Audi's R8 supercar may not be gone for good. Audi CEO Gernot Döllner, speaking at a press event for the new RS 5 in Austria, called a third-generation R8 built on Lamborghini Temerario underpinnings a "good idea" — then laughed. That's about as close to a wink as executive language gets, and multiple outlets including Autocar and The Drive now point to a rumored 2027 debut. The R8 left the US market after the 2023 model year, and global production wrapped in early 2024.

What a new R8 would bring

The Temerario is Lamborghini's latest mid-engine supercar, and its powertrain is the centerpiece of this story. It pairs a twin-turbocharged 4.0-liter V8 with 3 electric motors for a combined 907 hp (676 kW) — with a 10,000-rpm redline that makes the hybrid system feel anything but clinical. Lamborghini quotes a 0–62 mph time of 2.7 seconds.

Audi has done this before. The original R8 shared its bones with the Lamborghini Gallardo; the second generation tracked closely with the Huracán. Temerario-based hardware would follow that same logic, letting Audi build a mid-engine halo car without funding an entirely new platform from scratch.

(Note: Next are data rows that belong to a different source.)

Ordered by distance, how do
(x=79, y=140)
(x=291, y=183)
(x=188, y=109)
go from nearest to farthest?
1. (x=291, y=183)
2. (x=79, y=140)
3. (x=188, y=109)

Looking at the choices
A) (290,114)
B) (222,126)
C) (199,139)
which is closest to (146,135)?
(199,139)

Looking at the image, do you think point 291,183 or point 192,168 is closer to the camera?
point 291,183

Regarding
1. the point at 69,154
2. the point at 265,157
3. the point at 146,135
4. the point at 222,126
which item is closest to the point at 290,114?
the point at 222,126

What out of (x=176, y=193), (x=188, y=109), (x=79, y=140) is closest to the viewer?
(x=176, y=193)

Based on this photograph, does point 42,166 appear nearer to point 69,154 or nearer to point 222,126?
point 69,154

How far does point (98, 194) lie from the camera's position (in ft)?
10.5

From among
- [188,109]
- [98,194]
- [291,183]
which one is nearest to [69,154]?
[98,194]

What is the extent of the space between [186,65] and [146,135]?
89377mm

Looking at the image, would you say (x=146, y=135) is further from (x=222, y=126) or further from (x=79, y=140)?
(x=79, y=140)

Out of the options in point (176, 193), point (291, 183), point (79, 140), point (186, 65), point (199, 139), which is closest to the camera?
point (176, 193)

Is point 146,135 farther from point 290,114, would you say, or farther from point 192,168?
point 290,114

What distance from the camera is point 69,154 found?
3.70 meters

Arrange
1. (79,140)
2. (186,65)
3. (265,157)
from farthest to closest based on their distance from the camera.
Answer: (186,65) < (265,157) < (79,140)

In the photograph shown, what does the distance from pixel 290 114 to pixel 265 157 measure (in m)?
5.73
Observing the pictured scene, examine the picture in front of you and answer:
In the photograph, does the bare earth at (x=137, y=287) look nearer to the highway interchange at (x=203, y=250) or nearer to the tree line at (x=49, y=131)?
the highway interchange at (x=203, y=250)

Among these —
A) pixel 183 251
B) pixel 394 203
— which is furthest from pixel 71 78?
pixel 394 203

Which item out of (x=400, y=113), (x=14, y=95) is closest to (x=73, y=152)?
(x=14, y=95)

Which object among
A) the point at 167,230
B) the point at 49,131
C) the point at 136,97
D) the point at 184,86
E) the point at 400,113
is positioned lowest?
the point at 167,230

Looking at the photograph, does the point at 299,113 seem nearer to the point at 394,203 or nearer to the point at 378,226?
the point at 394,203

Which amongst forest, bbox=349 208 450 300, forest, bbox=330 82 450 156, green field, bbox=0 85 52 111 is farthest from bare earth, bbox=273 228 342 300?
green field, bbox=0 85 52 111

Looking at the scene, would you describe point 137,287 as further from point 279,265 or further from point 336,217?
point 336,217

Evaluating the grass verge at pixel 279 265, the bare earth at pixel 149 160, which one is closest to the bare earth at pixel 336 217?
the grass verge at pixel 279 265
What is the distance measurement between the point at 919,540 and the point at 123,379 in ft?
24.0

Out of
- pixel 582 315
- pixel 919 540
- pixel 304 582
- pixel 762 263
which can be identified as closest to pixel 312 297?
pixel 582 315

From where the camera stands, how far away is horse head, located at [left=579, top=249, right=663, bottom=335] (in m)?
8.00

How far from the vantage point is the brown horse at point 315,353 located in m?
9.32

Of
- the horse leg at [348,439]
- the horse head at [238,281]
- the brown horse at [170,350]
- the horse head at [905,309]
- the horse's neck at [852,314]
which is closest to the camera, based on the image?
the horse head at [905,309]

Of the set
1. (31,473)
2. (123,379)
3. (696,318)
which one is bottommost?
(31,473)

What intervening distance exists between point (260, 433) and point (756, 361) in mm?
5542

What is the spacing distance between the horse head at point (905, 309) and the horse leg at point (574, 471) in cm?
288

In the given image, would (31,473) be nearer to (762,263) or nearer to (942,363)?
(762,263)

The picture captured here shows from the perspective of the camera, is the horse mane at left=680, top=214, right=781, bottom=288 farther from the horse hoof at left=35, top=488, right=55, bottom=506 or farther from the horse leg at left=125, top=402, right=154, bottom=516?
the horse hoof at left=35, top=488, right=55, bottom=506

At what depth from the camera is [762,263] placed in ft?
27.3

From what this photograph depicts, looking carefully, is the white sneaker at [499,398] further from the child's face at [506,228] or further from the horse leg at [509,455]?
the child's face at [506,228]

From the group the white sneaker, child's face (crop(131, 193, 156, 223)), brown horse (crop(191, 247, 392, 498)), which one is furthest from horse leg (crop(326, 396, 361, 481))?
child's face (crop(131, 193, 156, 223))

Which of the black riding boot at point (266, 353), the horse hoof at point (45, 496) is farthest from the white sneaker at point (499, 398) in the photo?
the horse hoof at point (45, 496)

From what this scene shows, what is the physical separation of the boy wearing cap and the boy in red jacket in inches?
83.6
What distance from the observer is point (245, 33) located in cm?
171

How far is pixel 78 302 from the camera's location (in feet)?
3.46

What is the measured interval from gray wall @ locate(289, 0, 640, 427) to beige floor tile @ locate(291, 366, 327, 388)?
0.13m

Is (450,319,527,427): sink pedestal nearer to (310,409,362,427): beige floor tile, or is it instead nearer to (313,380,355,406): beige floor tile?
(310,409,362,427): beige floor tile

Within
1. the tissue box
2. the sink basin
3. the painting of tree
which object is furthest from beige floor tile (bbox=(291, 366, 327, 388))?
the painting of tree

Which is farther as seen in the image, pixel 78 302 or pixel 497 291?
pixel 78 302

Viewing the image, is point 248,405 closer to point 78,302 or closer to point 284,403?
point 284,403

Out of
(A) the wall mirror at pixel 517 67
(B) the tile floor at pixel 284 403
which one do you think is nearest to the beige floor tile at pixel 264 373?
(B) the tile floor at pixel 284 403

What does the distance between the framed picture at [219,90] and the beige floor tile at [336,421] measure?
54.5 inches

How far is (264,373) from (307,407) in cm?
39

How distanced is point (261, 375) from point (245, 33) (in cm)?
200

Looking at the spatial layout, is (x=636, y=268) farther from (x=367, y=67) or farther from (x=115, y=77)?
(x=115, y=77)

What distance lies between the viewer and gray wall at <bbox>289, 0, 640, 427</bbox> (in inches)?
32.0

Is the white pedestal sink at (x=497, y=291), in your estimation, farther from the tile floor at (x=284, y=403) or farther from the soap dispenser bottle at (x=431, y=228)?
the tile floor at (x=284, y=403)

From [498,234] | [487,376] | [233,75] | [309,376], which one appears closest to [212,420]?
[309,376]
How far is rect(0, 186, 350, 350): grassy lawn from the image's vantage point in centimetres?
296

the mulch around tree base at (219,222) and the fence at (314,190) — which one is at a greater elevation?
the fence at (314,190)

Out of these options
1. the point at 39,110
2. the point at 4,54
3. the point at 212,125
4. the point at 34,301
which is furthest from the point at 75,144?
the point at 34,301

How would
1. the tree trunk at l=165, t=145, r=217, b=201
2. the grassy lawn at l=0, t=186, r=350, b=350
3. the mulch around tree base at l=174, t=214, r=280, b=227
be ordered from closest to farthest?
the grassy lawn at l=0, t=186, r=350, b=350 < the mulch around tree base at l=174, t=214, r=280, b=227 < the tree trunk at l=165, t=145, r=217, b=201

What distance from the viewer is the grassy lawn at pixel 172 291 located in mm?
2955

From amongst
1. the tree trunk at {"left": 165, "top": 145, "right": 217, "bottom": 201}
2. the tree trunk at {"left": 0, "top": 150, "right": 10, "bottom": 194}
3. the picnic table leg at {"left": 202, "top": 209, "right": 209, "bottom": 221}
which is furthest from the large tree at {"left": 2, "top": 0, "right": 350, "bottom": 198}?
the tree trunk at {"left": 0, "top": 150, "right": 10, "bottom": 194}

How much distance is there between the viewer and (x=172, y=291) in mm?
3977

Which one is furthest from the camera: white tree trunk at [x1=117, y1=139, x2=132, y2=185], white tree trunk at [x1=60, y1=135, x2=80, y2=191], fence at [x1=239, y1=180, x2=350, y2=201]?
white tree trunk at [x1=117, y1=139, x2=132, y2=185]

One thing almost certainly gone: the naturally aspirated V10 that defined the outgoing R8's personality. A plug-in hybrid (an internal-combustion engine paired with a battery pack that can be charged from an outlet) setup would replace it — though Lamborghini's approach prioritizes peak output and high-revving character over electric-only range.

The US market angle

The R8's exit left a gap between Porsche's 911 Turbo S and Ferrari's entry-level offerings — a segment where Audi had real presence. A returning R8 at similar pricing to the outgoing model (which started around $158,000 before it left) would slot directly into that space.

Pricing, US-specific trim levels, and any potential federal tax credit eligibility are unknown at this stage. Whether a Temerario-derived plug-in hybrid would qualify under the IRA's Section 30D rules — which require North American final assembly and battery sourcing thresholds — is an open question.

Döllner also made clear that Audi's upcoming electric sports car, built on a Porsche-derived platform and reportedly debuting in 2027, will not serve as the brand's performance flagship. That role, he suggested, still belongs to a car with an internal-combustion engine under the cover.

Timing and what's not confirmed

Nothing here is official. Audi has not issued a press release, confirmed powertrain specs for an R8-specific variant, or named markets. The 2027 timeline comes from Autocar's reporting, corroborated by Motor1 and others — but it remains a rumor. Döllner's comments are a signal, not a commitment.

Still, between VW Group's broader pivot away from full electrification in its performance lineup and the CEO's very deliberate choice of words, the odds of a third-gen R8 look meaningfully better than they did a year ago.